What Amazon's shuttering pop-ups mean for the future of its stores
When Amazon announced the closure of all 87 of its pop-up stores in the U.S., it seemed to signal a failed experiment, but temporary shops can be a proving ground to test different physical experiences and gather data.
Why it matters: The pop-ups likely gave Amazon's strategists proprietary data and insights as the company prepares to open more brick-and-mortar outlets like Amazon Books, Amazon 4-Star, and Amazon Go convenience stores.
Between the lines: Pop-ups are being leveraged by different entities for different insights. Brands ranging from IKEA and direct-to-consumer Outdoor Voices to tech giants like Google and rock legends Guns ‘n’ Roses are opening pop-up stores. The Amazon pop-ups merged mobile commerce and store display, creating a dataset on sales, foot traffic, and home-delivery.

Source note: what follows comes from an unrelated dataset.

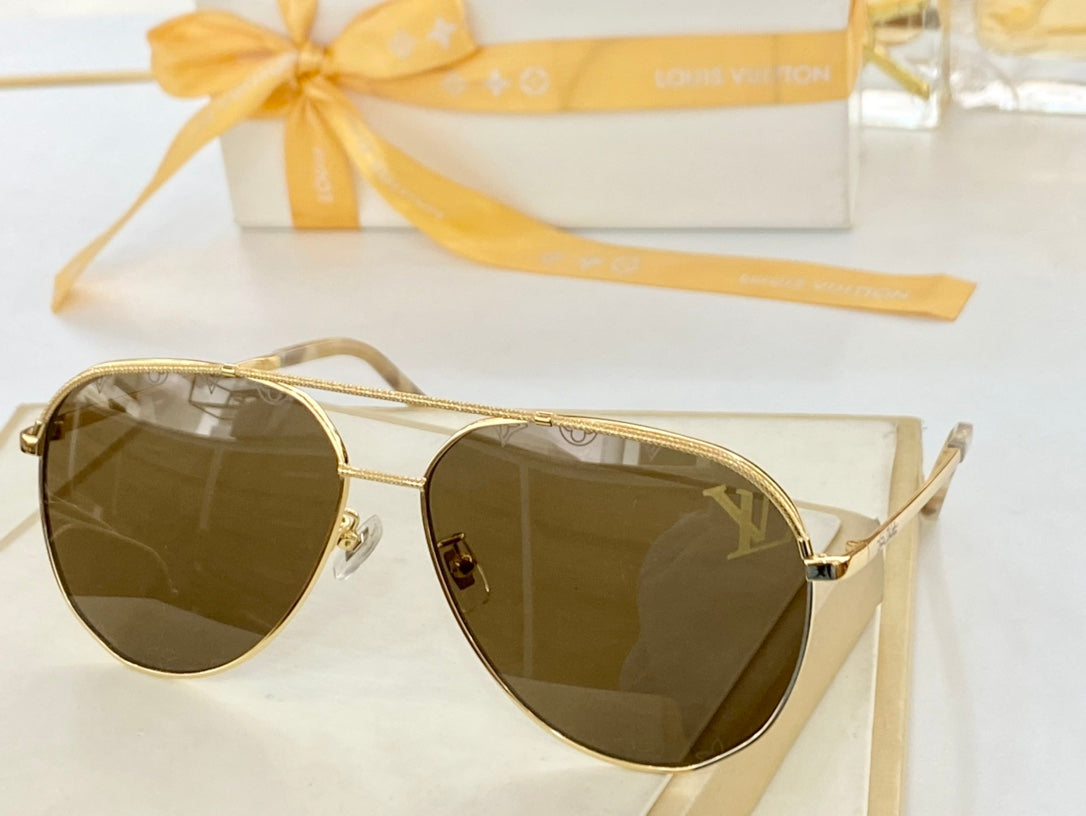 L0vis Vvtt0n Sunglasses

- These insights will likely inform stock and the design of Amazon's physical stores. For instance, products and store features that performed well in Williamsburg, Brooklyn, could work in similar neighborhoods such as Wicker Park, Chicago, or Hayes Valley, San Francisco.
By the numbers:
- Launching 87 pop-up kiosks allowed Amazon to test consumer reception in 21 states while experimenting with different retail environments, such as Kohl’s stores, Whole Foods, and shopping malls.

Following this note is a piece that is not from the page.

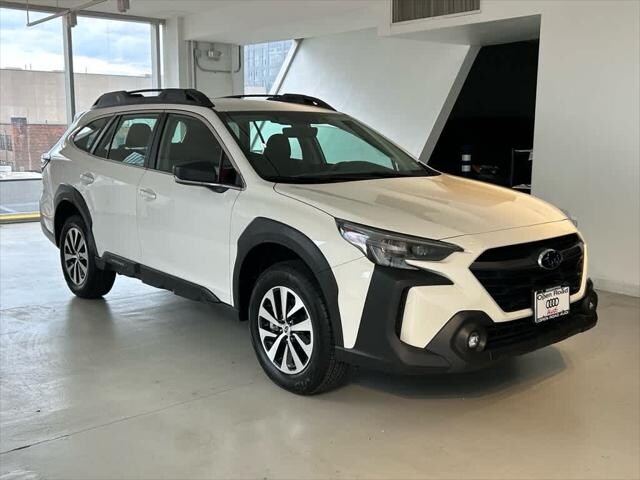 2025 Subaru Outback Base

- In the larger scheme of Amazon’s physical retail strategy, it’s a relatively small investment. The company reportedly plans to open 3,000 Amazon Go stores by 2021.
Yes, but: Pop-ups tend to be small spaces with limited inventory, which means they serve a different purpose than showrooms or stores. Retailers can leverage pop-ups as outposts to introduce products to new audiences, or to handle pickups and returns. However, they don't give the full picture of how a brick-and-mortar might perform in a given neighborhood, what to stock consistently, and how to grow and retain foot traffic.
The bottom line: Retail is trending towards smaller chains, better store designs, and greater diversity of services and experiences. Brands, including Amazon, are working to offer consumers the convenience and experience of a physical location — one that has been informed and optimized by data on consumer preferences.
Amit Sharma is founder and CEO of Narvar, which provides customer engagement software and data analytics for retailers. He previously led retail initiatives at Apple, Walmart and Pottery Barn.